The OCZ Trion 150 SSD Reviewby Billy Tallis on April 1, 2016 8:00 AM EST
Our performance consistency test explores the extent to which a drive can reliably sustain performance during a long-duration random write test. Specifications for consumer drives typically list peak performance numbers only attainable in ideal conditions. The performance in a worst-case scenario can be drastically different as over the course of a long test drives can run out of spare area, have to start performing garbage collection, and sometimes even reach power or thermal limits.
In addition to an overall decline in performance, a long test can show patterns in how performance varies on shorter timescales. Some drives will exhibit very little variance in performance from second to second, while others will show massive drops in performance during each garbage collection cycle but otherwise maintain good performance, and others show constantly wide variance. If a drive periodically slows to hard drive levels of performance, it may feel slow to use even if its overall average performance is very high.
To maximally stress the drive's controller and force it to perform garbage collection and wear leveling, this test conducts 4kB random writes with a queue depth of 32. The drive is filled before the start of the test, and the test duration is one hour. Any spare area will be exhausted early in the test and by the end of the hour even the largest drives with the most overprovisioning will have reached a steady state. We use the last 400 seconds of the test to score the drive both on steady-state average writes per second and on its performance divided by the standard deviation.

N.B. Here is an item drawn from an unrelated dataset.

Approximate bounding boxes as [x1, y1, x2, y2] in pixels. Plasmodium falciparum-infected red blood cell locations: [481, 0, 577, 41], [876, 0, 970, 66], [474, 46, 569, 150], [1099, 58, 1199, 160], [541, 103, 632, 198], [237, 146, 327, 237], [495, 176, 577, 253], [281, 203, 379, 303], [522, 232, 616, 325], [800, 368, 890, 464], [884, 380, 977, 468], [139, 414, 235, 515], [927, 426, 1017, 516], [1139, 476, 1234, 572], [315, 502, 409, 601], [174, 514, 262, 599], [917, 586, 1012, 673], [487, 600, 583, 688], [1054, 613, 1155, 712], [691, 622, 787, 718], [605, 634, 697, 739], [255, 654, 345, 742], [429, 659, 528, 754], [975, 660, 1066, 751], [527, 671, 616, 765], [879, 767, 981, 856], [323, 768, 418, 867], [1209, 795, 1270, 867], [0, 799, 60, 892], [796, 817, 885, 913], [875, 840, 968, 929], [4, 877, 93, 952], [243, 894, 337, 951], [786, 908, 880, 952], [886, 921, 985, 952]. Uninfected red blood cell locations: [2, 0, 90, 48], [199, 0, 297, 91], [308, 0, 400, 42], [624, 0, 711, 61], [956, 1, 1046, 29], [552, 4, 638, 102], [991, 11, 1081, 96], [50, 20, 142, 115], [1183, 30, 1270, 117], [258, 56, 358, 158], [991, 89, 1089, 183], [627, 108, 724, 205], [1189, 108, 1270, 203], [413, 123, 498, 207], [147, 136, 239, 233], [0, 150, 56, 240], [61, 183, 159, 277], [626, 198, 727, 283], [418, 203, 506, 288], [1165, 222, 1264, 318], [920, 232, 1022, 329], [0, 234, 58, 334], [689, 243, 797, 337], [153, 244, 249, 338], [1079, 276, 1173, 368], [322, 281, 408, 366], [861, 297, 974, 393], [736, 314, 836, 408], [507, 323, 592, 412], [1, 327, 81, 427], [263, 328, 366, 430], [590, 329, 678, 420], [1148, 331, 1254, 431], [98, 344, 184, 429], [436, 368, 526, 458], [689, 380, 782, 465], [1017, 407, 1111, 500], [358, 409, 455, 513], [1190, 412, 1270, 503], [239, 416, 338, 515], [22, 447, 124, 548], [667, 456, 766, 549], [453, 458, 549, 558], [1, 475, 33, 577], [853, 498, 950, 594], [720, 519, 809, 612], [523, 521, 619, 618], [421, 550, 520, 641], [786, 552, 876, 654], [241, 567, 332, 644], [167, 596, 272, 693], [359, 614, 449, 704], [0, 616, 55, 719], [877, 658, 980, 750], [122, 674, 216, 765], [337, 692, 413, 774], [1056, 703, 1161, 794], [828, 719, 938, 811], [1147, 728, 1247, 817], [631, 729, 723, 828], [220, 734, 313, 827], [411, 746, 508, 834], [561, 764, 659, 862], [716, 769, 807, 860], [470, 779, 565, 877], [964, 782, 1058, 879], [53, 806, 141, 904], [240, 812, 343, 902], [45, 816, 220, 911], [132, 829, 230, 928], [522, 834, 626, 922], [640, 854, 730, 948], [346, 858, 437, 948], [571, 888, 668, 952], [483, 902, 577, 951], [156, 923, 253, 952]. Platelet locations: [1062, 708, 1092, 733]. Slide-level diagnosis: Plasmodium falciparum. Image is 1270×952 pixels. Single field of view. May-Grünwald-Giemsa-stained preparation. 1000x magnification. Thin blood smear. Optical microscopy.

The Trion 150 substantially improves steady-state performance over its predecessor. The middle 480GB capacity is once again the best-performing size by a wide margin.
The Trion 150's consistency score has climbed out of the gutter—aided somewhat by the improved average performance, but there's clearly been a major change in behavior for the drive firmware that reduces the variability of write performance. The Trion 150 scores much better than any other budget drive.
After a very short initial burst of high performance due to SLC write caching, the Trion 150 settles into a pattern of decent but broadly variable performance as it burns through the remaining spare area. Once the spare area is exhausted the behavior changes completely and the drive is very steady, transitioning between a handful of discrete performance levels.
Looking closer at the steady-state phase, the transitions between performance states are very clear and abrupt, and there are no outliers in either direction. The performance with manual overprovisioning is substantially higher and the consistency is only slightly worse. In either case, the consistency is as good as we could ask for and a big improvement over the earlier Trion 100.